This is what gave me the unique variable names.  

DISP LAB  var urindew to dsimd.

Variable Position Label
URINDEW 10776 Urban/Rural Indicator 2011 (England and Wales)
URINDSC 10777 Urban/Rural Indicator 2011 (Scotland)
RAgecat4 10778 Age of respondent (grouped) (7 categories) dv
~ ~ ~
chngwk 10934 Agree/disagree: given the chance I would change present type of work: Versions B, D
proudwk 10935 Agree/disagree: I am proud of the type of work I do: Versions B, D
avunemp5 10936 Agree/disagree: Willing to move within Britain to avoid unemployment: Versions B, D
avunemp6 10937 Agree/disagree: Willing to move abroad to avoid unemployment: Versions B, D
~ ~ ~
WhyDis1 10825 Reason for NHS dissatisfaction: quality of NHS care: Version B
WhyDis2 10826 Reason for NHS dissatisfaction: long wait for appointment: Version B
WhyDis3 10827 Reason for NHS dissatisfaction: attitudes/behaviour of staff: Version B
~ ~ ~
qwimd 10971 Wales: IMD 2011  - Quintiles
dwimd 10972 Wales: WIMD 2011  - Deciles
qsimd 10973 Scottish Index of Multiple Deprivation quintiles
dsimd 10974 Scottish Index of Multiple Deprivation deciles
       

On preliminary inspection of the var labels, some of them look suspiciously like the same variables as in the mother file, but with different names.  I sincerely hope not, but I'll check.  As well as 1-5 or 1-7 rating scales,  a lot of them have values which are binary codes for multiple responses, so even with 201 variables it's not an enormous task to set levels, missing values and recode, add labels etc. substituting varnames in my original syntax.  Let me crack on with this and I'll post short accounts to the list of how I eventually fare.

John F Hall (Mr)
[Retired academic survey researcher]

Email:   [hidden email]  
Website: www.surveyresearch.weebly.com
SPSS start page:  www.surveyresearch.weebly.com/1-survey-analysis-workshop





-----Original Message-----
From: SPSSX(r) Discussion [mailto:[hidden email]] On Behalf Of David Marso
Sent: 07 March 2017 21:33
To: [hidden email]
Subject: Re: Unique variable names

" I tried COMPARE DATASETS but it didn’t give me what I needed."
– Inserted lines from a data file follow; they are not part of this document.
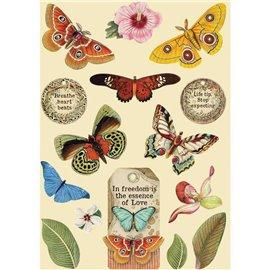Chipboard bois silhouettes entaillées Amazonia papillon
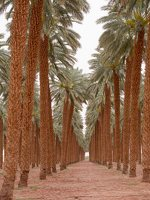 Date palm plantation near Eilat P1020938
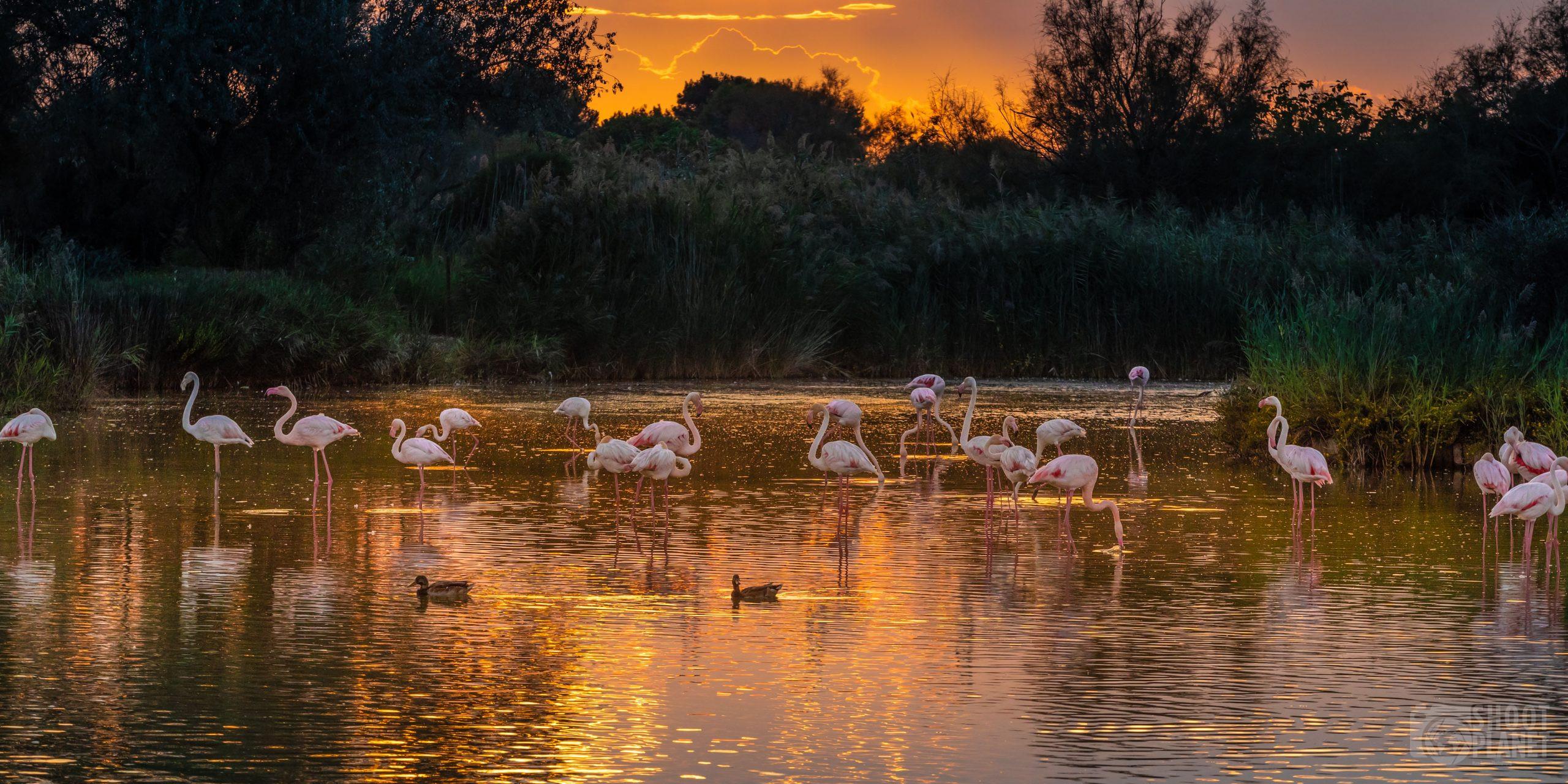 Flamingos sunset, Pont de Gau reserve, Camargue France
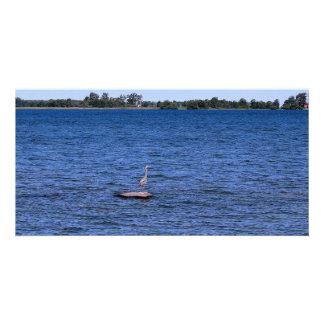 blue heron island card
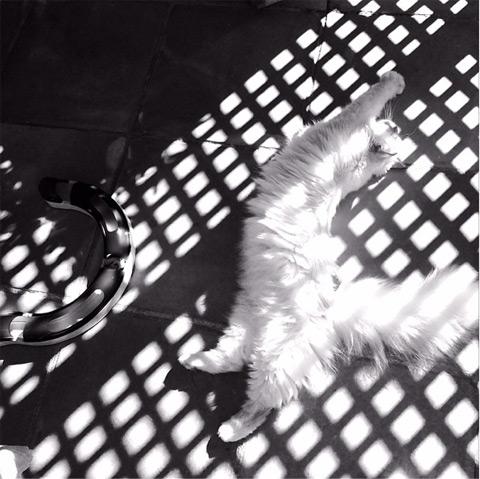 Τοπ μόντελ... η γάτα του Λάγκερφελντ karlcat9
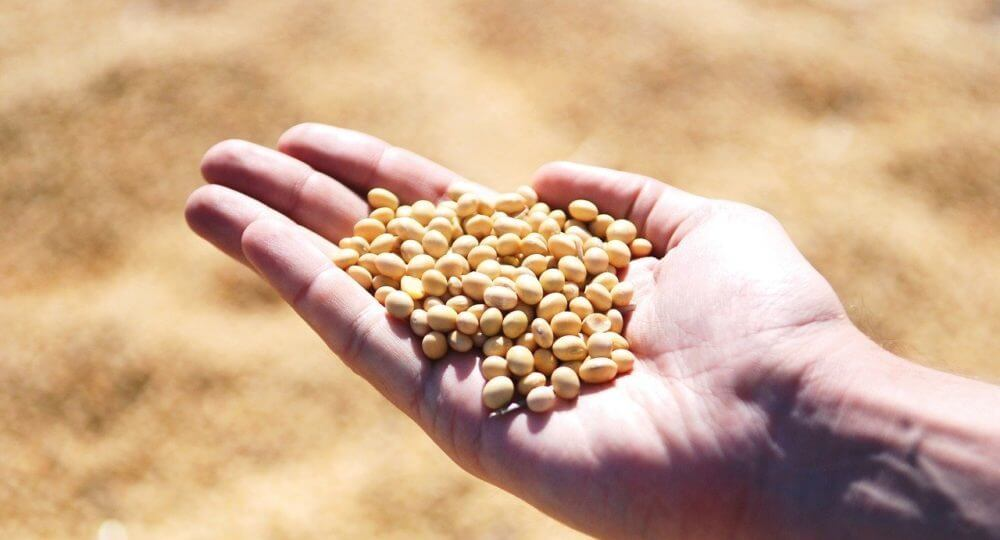 脂肪肝の予防に最適な大豆食品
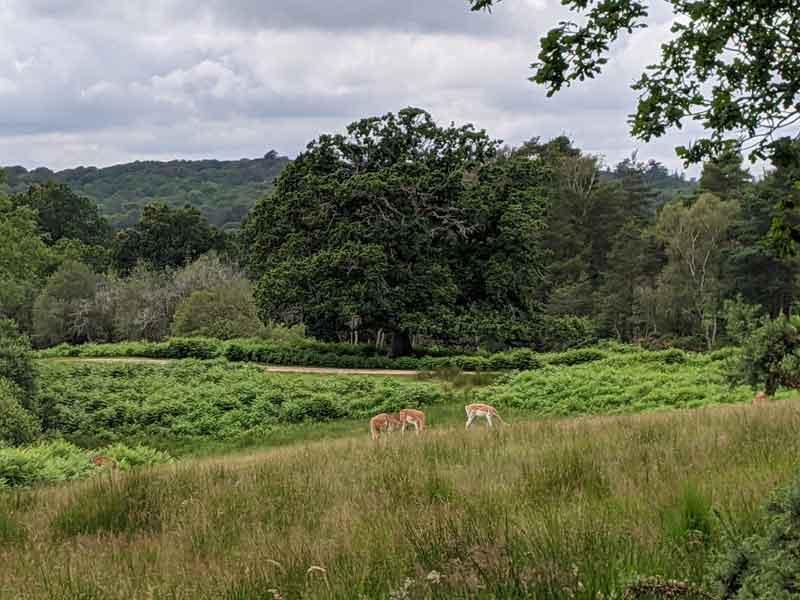 Bolderwood Deer Sanctuary, New Forest, Hampshire, UK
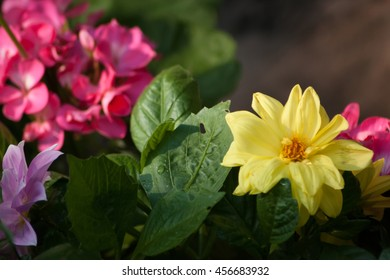 A yellow dahlia and leaves with other flowers in the background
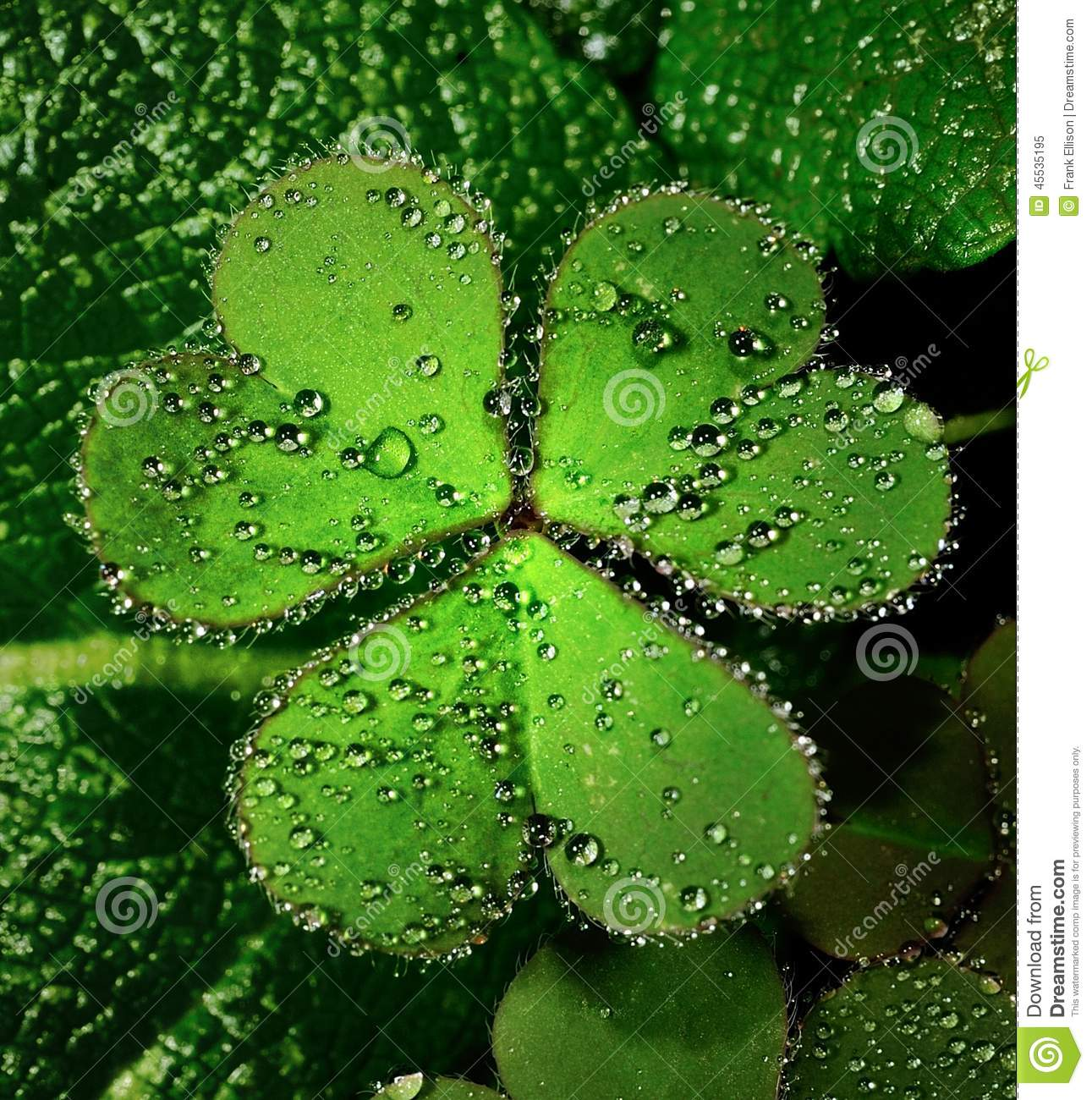 heart leaf clover stock photo image 45535195 four leaf clover vector free four leaf clover vector clipart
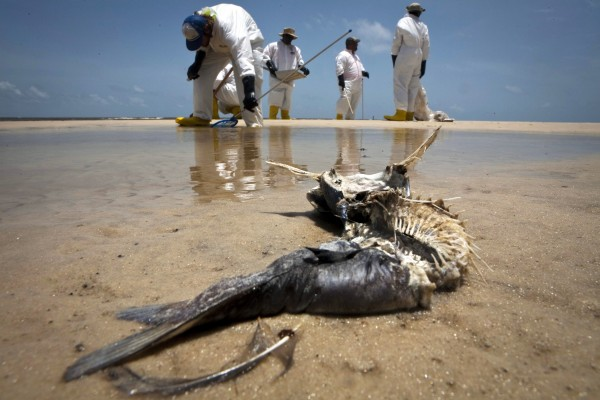 A decomposed fish lies in the water as workers pick up oil balls from the Deepwater Horizon oil spill in Waveland, Mississippi in this July 7, 2010 file photo.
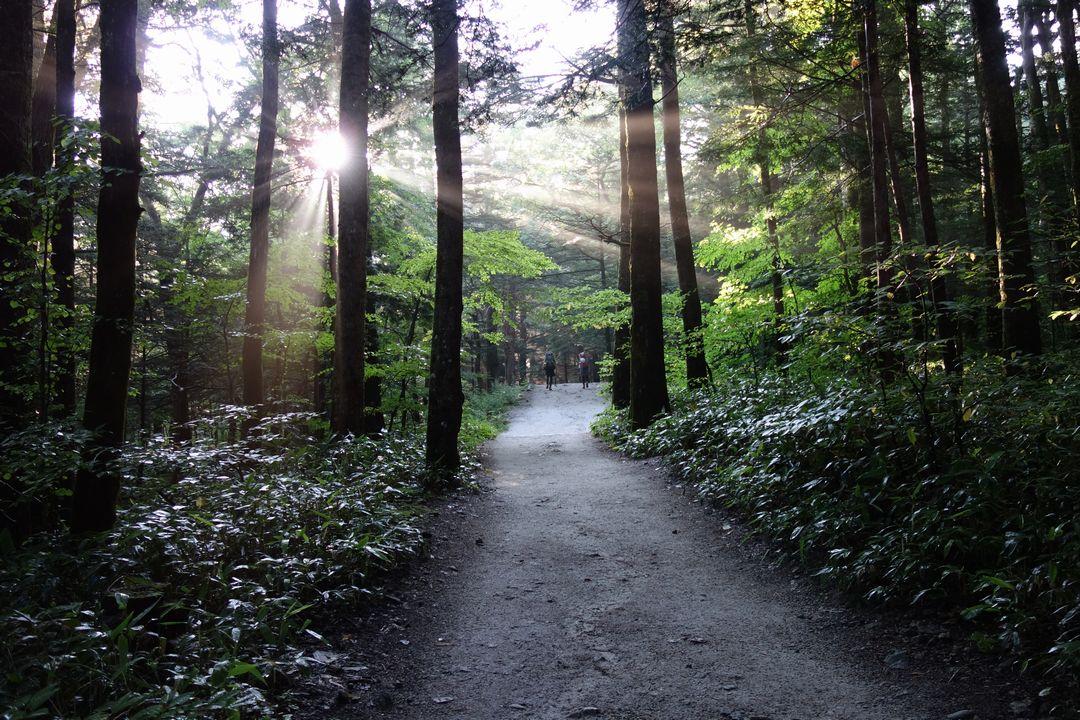上高地から明神館へ向かう道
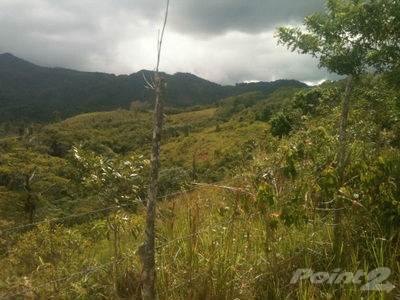 Lots And Land for sale in Bo. Yayales, Adjuntas, Adjuntas, PR, 00601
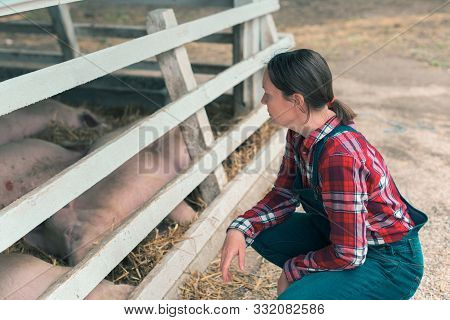 Farmer On Pig Raising And Breeding Farm. Female In Plaid Shirt And  Jumpsuit Overalls Jeans With Sus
Please elaborate.  How is it NOT giviung youy what you needed?  Perhaps you need to step back and make that very explicit.

From what I can tell it gives you explicit analyses of the 2 sets of metadata and reports ALL of the discrepencies.
 
If you go with OMS DISPLAY Dictionary it doesn't really give you ANYTHING more than OMS with COMPARE DATASETS  aside from YOU having to write code to mop up after the MATCH.

Sort on what variables?  What would imagine would be necessary if you want to align the two sets of metadata?  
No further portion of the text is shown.